Дети страха и другие ужасные истории
Часть 13 из 51 Информация о книге
Для доступа к библиотеке пройдите авторизацию
Сердце колотилось.
Она была в своей комнате.
За окном хохотали.
Нинка села в кровати.
Это был всего лишь сон. Но этот сон ей страшно не нравился. Потому что заканчивался он неправильно.
Опять смех. Хриплый и язвительный.
Береза. На ней сидела ворона и смеялась. Она была одна, и что-то в ее криках было обреченное.
Нинка включила комп. Он сразу выкинул вчерашний чат.
«Эй! Встречаться будем?»
«Але!»
«Ненормальная совсем?»
Нинка посмотрела на свою правую руку.
Почему не появился нож? Он должен был появиться. И этим ножом она бы убила ненавистного монстра.
«Опять своими страшилками развлекаешься?»
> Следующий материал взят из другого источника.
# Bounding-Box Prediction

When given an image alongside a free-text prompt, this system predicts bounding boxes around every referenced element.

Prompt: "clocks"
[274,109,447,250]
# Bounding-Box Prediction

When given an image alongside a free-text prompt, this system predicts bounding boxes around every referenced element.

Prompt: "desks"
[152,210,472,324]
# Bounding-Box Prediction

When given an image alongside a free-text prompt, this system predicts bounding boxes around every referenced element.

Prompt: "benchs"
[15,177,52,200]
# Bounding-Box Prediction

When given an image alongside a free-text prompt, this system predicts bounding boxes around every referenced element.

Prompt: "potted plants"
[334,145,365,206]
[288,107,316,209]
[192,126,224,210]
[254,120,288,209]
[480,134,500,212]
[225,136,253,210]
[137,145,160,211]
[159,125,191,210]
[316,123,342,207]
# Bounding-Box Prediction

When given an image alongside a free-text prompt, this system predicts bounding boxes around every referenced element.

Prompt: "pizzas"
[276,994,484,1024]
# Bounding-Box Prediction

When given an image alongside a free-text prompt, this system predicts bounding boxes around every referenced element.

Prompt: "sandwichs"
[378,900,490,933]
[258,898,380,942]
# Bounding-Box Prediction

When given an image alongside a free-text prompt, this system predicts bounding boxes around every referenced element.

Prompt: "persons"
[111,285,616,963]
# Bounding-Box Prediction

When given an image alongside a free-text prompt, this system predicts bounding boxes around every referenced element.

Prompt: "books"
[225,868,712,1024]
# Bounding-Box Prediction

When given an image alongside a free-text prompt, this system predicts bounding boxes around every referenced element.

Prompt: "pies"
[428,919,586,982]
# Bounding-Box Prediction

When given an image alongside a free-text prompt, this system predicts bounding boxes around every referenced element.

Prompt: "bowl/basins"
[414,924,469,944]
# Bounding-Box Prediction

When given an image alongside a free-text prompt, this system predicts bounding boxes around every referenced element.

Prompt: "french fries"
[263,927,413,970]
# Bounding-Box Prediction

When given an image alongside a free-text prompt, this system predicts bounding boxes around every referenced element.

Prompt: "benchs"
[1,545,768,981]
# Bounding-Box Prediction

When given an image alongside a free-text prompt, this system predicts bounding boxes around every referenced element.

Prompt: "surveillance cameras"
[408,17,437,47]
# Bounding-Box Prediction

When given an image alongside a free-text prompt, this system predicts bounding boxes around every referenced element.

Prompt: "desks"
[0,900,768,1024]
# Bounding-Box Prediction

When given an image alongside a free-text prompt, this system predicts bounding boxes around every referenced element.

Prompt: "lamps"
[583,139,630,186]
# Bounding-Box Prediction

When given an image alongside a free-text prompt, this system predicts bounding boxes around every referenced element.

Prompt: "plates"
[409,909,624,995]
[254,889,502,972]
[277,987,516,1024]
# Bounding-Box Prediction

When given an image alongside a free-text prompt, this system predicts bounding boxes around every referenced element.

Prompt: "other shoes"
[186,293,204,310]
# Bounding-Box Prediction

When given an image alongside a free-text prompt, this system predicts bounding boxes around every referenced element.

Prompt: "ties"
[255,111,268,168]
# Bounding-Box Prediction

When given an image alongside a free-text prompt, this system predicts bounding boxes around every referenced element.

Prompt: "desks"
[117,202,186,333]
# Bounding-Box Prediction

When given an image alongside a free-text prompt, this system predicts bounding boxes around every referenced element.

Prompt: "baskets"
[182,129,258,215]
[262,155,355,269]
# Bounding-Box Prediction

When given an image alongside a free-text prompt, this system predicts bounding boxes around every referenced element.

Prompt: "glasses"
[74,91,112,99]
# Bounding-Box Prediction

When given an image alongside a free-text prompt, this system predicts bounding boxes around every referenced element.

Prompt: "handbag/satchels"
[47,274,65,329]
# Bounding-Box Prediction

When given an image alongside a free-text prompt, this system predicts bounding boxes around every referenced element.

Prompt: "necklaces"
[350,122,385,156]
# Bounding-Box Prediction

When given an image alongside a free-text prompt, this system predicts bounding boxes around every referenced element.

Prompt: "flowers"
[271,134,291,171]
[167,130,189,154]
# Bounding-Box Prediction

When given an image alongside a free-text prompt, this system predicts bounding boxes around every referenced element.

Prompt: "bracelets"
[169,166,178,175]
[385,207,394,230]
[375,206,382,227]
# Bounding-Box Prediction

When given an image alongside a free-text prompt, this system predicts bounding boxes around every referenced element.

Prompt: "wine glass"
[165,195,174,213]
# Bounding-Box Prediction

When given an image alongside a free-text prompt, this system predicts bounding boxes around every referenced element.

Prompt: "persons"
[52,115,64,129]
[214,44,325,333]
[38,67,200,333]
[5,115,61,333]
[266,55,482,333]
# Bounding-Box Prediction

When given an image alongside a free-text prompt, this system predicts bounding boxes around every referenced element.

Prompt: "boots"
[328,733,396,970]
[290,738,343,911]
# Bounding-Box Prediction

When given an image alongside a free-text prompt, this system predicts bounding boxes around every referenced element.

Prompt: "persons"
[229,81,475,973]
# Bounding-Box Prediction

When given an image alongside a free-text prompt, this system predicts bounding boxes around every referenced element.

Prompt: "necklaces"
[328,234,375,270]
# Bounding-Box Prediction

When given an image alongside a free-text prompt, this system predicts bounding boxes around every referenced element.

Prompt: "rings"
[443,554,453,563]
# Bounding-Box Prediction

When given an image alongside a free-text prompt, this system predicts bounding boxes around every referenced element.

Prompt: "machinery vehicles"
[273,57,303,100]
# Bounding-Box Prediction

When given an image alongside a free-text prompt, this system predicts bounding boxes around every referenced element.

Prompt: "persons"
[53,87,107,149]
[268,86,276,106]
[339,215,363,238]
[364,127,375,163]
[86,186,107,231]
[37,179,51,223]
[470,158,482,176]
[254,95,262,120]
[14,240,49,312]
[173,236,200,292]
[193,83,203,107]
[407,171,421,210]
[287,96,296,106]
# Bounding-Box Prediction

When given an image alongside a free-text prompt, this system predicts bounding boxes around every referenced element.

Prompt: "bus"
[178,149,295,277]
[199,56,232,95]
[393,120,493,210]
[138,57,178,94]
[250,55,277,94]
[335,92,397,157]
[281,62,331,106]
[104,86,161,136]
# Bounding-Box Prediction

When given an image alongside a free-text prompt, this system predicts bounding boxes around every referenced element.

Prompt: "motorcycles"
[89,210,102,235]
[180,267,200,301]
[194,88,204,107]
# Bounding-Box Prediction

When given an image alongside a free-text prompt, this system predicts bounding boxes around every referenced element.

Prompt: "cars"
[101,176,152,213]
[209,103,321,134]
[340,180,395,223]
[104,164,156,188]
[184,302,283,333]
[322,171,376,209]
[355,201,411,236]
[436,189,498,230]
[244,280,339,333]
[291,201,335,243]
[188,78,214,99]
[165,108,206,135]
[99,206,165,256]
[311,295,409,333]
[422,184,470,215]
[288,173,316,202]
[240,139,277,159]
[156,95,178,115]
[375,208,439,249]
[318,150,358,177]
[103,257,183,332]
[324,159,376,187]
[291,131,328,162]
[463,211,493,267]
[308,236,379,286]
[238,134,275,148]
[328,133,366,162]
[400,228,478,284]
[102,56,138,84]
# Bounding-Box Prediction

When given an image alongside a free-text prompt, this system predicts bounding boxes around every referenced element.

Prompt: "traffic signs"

Нинка подумала, что у Тинтина тоже сдвиг. Умения концентрироваться ему точно не хватает. Вот сколько раз человеку сказать: «Отстань!»?
Она побродила по комнате, попинала сдутый мяч. Хотелось есть, но в доме были только макароны. От одного их вида мысль о еде превращалась в мысли об отчаянии.
Пнула мяч еще раз. Тот вяло ткнулся в гантель.
Ничего не работало. История не хотела становиться прошлым, она все норовила влезть в настоящее. Словно появилось какое-то препятствие. Кто-то мешал.
Мыском толкнула гантель. Та вяло сдвинулась с места, тюкнулась в свою пару.
А! Надоело.
Нинка подняла мяч, поискала, куда его положить. Подхватила обе гантели и пошла на улицу. Надо все выкинуть. Вообще – все. Чтобы ничего не напоминало. Чтобы началась новая жизнь. Это мать все бережет воспоминания, мечтает, чтобы ее любимые мальчики приехали. Но пока у них есть деньги, никто не приедет в их гадюшник.
На улице остановилась. Что-то скрежетнуло по душе, шевельнулось. Но она не стала вспоминать. Память – это вообще вредная штука. Она для слабаков. Надо жить сегодня. Надо смотреть себе под ноги, а не назад. Можно пересказывать учебники по истории, но это книжки. Как и все другие рассказы с картинками. Такая память – пожалуйста. А копаться в себе и что-то хранить – нет.
Она выкинула мяч с гантелями и на повороте столкнулась с Егором и Тусей. Любимые одноклассники. Где же им еще быть, как не в ее дворе?
– Козлова, а ты чего такая зазнавшаяся? – сразу приступил к ней Егор. Невысокий, крепкий, коротко стриженная круглая голова – с годами он все дальше и дальше уходил от своей клички – в первом классе его прозвали Горыныч. Сейчас он был скорее похож на Колобка.
– Привет, – выдавила из себя Нинка.
– Ой, а ты так похудела, так загорела, – защебетала Туся.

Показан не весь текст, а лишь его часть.